Exercise details: How many of the lines below contain the string "bottom", matching case exactly? Reply with the number alone.

Rows from a dataset
--
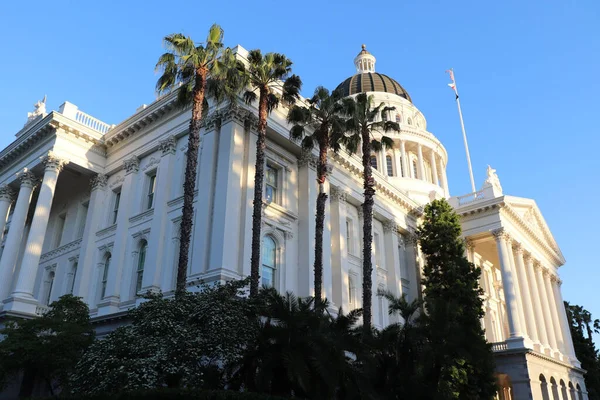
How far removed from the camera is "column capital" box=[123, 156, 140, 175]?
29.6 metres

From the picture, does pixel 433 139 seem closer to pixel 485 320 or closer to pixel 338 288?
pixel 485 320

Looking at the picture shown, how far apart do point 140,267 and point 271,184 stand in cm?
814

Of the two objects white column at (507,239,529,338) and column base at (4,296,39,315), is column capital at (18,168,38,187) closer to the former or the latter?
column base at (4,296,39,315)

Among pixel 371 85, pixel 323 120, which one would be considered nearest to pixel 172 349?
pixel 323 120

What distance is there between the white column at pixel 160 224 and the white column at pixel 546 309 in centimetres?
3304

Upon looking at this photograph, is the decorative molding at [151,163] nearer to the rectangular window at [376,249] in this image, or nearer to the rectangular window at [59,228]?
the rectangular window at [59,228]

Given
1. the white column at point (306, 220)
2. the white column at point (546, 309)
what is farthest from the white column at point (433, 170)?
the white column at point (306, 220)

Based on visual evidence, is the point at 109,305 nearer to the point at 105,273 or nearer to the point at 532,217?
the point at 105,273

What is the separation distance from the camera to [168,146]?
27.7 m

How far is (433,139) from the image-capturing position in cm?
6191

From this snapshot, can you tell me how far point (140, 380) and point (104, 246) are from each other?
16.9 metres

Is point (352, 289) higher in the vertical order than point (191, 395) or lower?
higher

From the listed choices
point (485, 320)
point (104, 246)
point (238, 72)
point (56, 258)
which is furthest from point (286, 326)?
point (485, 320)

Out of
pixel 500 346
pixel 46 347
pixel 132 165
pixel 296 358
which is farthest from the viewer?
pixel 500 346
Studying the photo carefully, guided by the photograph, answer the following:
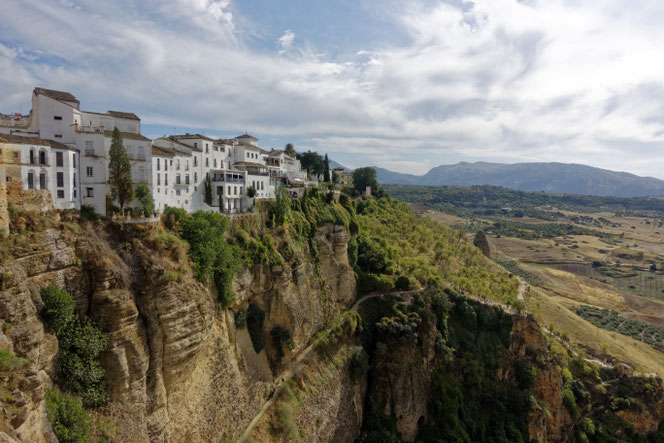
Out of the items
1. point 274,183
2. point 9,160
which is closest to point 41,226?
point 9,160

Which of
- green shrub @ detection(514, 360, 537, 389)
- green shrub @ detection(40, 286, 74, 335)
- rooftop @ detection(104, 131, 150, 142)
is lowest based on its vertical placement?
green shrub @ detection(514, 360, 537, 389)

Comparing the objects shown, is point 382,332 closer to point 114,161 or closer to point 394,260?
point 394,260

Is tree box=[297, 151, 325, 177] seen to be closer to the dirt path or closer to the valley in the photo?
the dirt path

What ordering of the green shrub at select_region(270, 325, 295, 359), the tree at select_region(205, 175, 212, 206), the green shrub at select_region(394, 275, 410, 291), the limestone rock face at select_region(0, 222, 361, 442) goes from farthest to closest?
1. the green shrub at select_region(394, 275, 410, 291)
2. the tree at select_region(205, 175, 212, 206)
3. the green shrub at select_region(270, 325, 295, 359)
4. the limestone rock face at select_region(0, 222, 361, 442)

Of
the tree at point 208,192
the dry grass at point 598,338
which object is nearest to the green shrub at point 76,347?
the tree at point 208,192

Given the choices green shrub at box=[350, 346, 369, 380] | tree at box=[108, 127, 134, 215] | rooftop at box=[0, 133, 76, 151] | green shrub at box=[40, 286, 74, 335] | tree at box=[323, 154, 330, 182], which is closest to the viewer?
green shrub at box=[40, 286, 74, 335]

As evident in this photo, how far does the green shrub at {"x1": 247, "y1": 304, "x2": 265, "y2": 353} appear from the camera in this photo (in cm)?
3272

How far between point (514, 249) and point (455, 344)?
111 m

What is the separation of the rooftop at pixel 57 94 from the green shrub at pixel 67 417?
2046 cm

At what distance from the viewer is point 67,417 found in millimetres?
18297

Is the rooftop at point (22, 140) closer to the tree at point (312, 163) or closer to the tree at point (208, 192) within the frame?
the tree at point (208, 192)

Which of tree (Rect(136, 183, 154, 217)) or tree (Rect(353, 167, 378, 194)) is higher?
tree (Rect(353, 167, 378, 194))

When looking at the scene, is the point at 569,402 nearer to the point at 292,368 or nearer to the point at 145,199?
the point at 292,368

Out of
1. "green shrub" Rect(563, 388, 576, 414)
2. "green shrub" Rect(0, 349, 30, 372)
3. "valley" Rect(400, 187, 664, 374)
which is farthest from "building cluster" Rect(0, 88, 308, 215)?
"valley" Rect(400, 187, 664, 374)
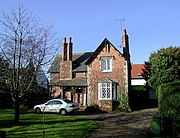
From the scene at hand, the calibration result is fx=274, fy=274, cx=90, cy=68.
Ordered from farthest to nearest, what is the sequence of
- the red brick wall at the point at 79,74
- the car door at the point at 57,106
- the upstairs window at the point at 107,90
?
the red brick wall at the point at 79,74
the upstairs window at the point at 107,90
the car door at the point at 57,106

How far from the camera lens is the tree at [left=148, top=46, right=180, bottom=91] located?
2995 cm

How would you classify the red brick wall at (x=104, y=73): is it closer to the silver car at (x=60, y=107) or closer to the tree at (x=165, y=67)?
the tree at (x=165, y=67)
--
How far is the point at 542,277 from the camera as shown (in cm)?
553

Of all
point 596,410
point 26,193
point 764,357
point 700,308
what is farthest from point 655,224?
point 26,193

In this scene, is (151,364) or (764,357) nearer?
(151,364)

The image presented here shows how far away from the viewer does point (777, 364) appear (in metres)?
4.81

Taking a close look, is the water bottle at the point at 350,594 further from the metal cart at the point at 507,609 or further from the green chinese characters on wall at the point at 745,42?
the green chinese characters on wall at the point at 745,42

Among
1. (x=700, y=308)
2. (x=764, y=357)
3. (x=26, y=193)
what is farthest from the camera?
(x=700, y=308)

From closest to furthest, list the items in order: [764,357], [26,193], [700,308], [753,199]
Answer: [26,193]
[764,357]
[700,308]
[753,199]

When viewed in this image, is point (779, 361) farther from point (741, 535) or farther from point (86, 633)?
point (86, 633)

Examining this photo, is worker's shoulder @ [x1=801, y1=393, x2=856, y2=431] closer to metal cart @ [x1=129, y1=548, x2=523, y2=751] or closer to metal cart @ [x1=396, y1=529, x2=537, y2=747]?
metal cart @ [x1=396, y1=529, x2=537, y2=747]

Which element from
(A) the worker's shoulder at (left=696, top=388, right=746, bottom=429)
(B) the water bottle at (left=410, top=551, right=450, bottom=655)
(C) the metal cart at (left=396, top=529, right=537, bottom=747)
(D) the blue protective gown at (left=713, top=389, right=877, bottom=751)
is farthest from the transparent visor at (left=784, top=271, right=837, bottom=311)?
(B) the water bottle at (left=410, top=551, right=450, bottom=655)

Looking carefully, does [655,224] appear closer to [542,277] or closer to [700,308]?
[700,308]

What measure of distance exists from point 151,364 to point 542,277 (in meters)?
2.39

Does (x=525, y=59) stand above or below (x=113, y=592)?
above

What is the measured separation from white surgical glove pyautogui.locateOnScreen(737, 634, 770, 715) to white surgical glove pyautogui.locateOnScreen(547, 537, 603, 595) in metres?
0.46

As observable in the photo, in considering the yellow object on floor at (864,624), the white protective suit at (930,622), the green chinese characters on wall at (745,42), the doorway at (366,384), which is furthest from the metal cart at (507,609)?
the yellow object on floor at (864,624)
--
Answer to the exercise: 7